## Objective
Please copy everything from the start of the data down to the line containing "1.59 metres", both ends included, and leave the pictures out of your answer.

## Supplied data
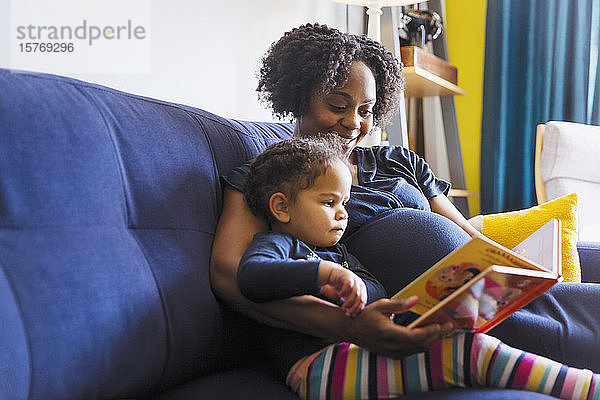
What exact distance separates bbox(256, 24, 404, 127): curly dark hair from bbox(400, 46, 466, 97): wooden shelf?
106cm

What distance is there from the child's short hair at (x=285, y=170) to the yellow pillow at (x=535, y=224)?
69 centimetres

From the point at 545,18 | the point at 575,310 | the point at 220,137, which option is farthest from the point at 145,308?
the point at 545,18

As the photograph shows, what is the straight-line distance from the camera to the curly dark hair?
1.38 metres

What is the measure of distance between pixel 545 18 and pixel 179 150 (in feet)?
8.47

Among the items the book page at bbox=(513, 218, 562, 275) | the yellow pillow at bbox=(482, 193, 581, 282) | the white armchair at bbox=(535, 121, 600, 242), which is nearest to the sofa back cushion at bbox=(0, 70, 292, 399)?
the book page at bbox=(513, 218, 562, 275)

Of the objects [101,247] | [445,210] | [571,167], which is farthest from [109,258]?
[571,167]

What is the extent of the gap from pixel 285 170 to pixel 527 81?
2395 mm

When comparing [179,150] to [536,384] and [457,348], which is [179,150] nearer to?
[457,348]

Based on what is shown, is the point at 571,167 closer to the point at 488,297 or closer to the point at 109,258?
the point at 488,297

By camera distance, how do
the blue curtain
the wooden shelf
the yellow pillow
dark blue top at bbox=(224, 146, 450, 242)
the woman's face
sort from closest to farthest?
dark blue top at bbox=(224, 146, 450, 242) < the woman's face < the yellow pillow < the wooden shelf < the blue curtain

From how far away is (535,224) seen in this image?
1.59 metres

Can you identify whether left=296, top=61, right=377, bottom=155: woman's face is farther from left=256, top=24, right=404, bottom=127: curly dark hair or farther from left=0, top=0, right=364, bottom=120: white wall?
left=0, top=0, right=364, bottom=120: white wall

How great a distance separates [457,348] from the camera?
882 mm

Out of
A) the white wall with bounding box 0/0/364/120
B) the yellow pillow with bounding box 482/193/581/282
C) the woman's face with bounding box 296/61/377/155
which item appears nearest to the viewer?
the woman's face with bounding box 296/61/377/155
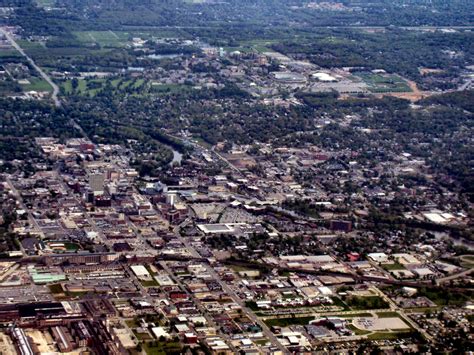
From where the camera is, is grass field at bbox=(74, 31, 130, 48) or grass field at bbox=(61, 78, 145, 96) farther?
grass field at bbox=(74, 31, 130, 48)

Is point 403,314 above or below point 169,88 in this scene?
above

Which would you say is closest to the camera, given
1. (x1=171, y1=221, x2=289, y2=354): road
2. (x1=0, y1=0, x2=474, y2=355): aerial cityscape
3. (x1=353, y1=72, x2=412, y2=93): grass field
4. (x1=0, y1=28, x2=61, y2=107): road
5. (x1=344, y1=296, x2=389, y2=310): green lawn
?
(x1=171, y1=221, x2=289, y2=354): road

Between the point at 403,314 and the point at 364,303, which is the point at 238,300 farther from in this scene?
the point at 403,314

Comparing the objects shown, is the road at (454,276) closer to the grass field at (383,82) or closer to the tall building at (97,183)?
the tall building at (97,183)

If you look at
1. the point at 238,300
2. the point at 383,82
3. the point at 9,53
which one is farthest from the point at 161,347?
the point at 9,53

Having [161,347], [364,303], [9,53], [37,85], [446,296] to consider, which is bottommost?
[9,53]

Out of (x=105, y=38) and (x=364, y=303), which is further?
(x=105, y=38)

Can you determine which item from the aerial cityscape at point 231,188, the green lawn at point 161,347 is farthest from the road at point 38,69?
the green lawn at point 161,347

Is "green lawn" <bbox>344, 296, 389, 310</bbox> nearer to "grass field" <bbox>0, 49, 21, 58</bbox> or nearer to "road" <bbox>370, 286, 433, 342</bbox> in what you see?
"road" <bbox>370, 286, 433, 342</bbox>

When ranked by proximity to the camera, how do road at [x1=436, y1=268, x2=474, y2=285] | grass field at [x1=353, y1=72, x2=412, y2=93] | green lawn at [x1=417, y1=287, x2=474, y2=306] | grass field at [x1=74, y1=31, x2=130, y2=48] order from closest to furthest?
green lawn at [x1=417, y1=287, x2=474, y2=306] < road at [x1=436, y1=268, x2=474, y2=285] < grass field at [x1=353, y1=72, x2=412, y2=93] < grass field at [x1=74, y1=31, x2=130, y2=48]

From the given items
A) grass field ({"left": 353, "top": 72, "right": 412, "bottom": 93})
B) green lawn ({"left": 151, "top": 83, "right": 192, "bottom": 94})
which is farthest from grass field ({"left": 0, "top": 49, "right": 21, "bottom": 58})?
grass field ({"left": 353, "top": 72, "right": 412, "bottom": 93})
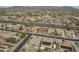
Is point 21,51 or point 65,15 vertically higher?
point 65,15
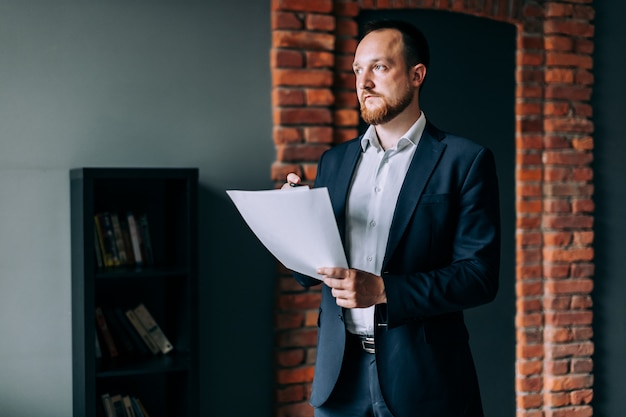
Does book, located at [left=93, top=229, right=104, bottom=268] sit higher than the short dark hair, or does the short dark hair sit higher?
the short dark hair

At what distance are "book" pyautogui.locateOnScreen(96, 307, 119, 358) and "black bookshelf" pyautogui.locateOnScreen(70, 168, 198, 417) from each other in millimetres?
24

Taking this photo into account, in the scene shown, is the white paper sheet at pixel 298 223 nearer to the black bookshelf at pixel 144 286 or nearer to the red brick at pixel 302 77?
the black bookshelf at pixel 144 286

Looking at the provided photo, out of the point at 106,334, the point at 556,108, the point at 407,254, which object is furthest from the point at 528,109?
the point at 106,334

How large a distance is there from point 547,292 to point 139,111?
2.24 m

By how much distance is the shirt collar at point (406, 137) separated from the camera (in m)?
2.14

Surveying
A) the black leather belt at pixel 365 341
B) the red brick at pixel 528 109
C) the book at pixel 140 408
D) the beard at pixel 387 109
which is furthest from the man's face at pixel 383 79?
the red brick at pixel 528 109

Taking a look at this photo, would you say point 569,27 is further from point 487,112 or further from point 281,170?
point 281,170

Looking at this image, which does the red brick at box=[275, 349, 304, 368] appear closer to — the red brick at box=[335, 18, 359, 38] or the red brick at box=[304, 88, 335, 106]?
the red brick at box=[304, 88, 335, 106]

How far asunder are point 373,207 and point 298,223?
33cm

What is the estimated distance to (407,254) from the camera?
2.05 meters

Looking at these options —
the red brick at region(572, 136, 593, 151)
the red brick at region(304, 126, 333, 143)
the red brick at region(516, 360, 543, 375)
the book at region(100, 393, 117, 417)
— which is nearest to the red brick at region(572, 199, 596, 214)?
the red brick at region(572, 136, 593, 151)

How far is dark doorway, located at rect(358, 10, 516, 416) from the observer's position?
3570 millimetres

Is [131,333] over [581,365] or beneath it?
over

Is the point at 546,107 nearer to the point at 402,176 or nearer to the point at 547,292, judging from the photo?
the point at 547,292
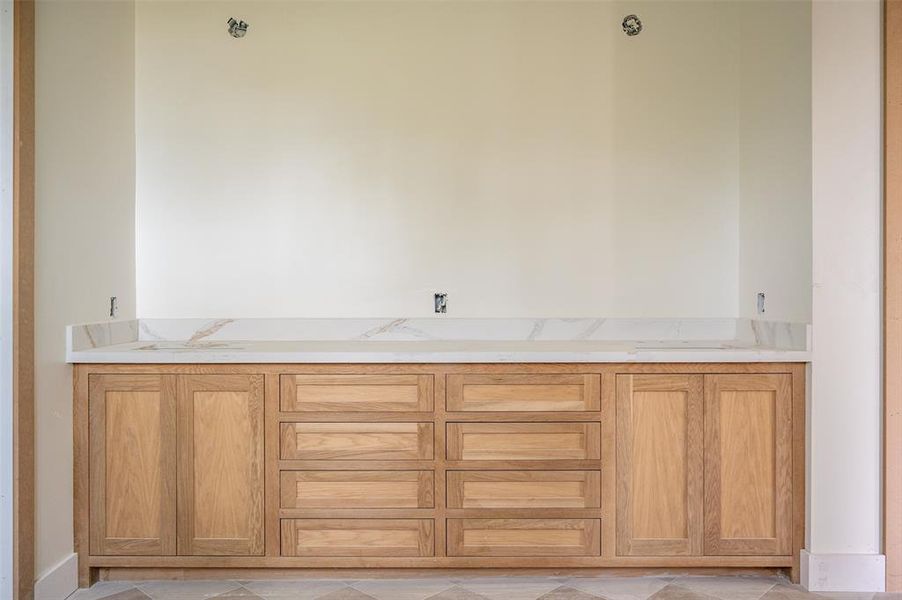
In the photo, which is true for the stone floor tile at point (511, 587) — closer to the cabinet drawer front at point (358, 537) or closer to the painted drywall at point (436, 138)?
the cabinet drawer front at point (358, 537)

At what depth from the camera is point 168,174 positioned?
2.95m

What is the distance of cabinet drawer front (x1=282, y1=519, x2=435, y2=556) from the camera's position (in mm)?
2441

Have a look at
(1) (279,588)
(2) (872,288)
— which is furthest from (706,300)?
(1) (279,588)

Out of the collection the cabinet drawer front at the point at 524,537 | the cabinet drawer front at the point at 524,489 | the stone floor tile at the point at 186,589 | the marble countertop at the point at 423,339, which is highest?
the marble countertop at the point at 423,339

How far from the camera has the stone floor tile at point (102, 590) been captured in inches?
93.4

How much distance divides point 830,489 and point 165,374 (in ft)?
8.00

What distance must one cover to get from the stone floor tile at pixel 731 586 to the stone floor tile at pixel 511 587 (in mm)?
488

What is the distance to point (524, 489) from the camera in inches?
96.0

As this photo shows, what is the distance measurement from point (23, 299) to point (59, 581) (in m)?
1.00

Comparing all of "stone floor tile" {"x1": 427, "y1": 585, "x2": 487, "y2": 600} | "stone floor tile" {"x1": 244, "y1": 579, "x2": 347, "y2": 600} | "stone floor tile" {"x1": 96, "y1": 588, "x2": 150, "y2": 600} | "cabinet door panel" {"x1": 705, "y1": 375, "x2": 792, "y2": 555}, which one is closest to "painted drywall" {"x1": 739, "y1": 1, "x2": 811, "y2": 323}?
"cabinet door panel" {"x1": 705, "y1": 375, "x2": 792, "y2": 555}

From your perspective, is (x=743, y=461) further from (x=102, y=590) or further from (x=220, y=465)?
(x=102, y=590)

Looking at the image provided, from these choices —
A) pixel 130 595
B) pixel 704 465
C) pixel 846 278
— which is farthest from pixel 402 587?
pixel 846 278

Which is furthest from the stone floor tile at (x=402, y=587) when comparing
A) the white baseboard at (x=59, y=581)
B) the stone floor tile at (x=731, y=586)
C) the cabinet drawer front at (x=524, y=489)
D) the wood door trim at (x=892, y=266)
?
the wood door trim at (x=892, y=266)

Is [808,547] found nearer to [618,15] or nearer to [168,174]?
[618,15]
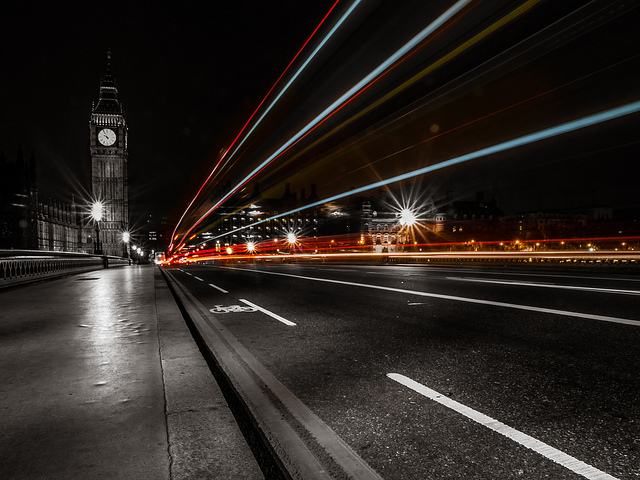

## Complete answer
What exact distance separates bbox(256, 24, 404, 127): curly dark hair from bbox(400, 46, 466, 97): wooden shelf?
106cm

What distance is there from the child's short hair at (x=285, y=170) to the yellow pillow at (x=535, y=224)?
69 centimetres

From the point at 545,18 | the point at 575,310 | the point at 220,137, which option is farthest from the point at 145,308?
the point at 545,18

As the photograph shows, what is the straight-line distance from the camera to the curly dark hair?
1.38 metres

What is the measure of distance between pixel 545 18 and pixel 179 150 (in feet)?
8.47

Among the items the book page at bbox=(513, 218, 562, 275) | the yellow pillow at bbox=(482, 193, 581, 282) | the white armchair at bbox=(535, 121, 600, 242), which is nearest to the sofa back cushion at bbox=(0, 70, 292, 399)?
the book page at bbox=(513, 218, 562, 275)

Of the objects [101,247] | [445,210] | [571,167], which is farthest from [109,258]?
[571,167]

What is the extent of the gap from pixel 285 170 to pixel 527 81?
2395 mm

When comparing [179,150] to [536,384] and [457,348], which is [179,150] nearer to?
[457,348]

Based on what is shown, is the point at 571,167 closer to the point at 488,297 or closer to the point at 109,258?
the point at 488,297

By camera distance, how do
the blue curtain
the wooden shelf
the yellow pillow
dark blue top at bbox=(224, 146, 450, 242)
the woman's face
sort from closest to farthest?
dark blue top at bbox=(224, 146, 450, 242) < the woman's face < the yellow pillow < the wooden shelf < the blue curtain

From how far away is (535,224) seen in this image?
1.59 metres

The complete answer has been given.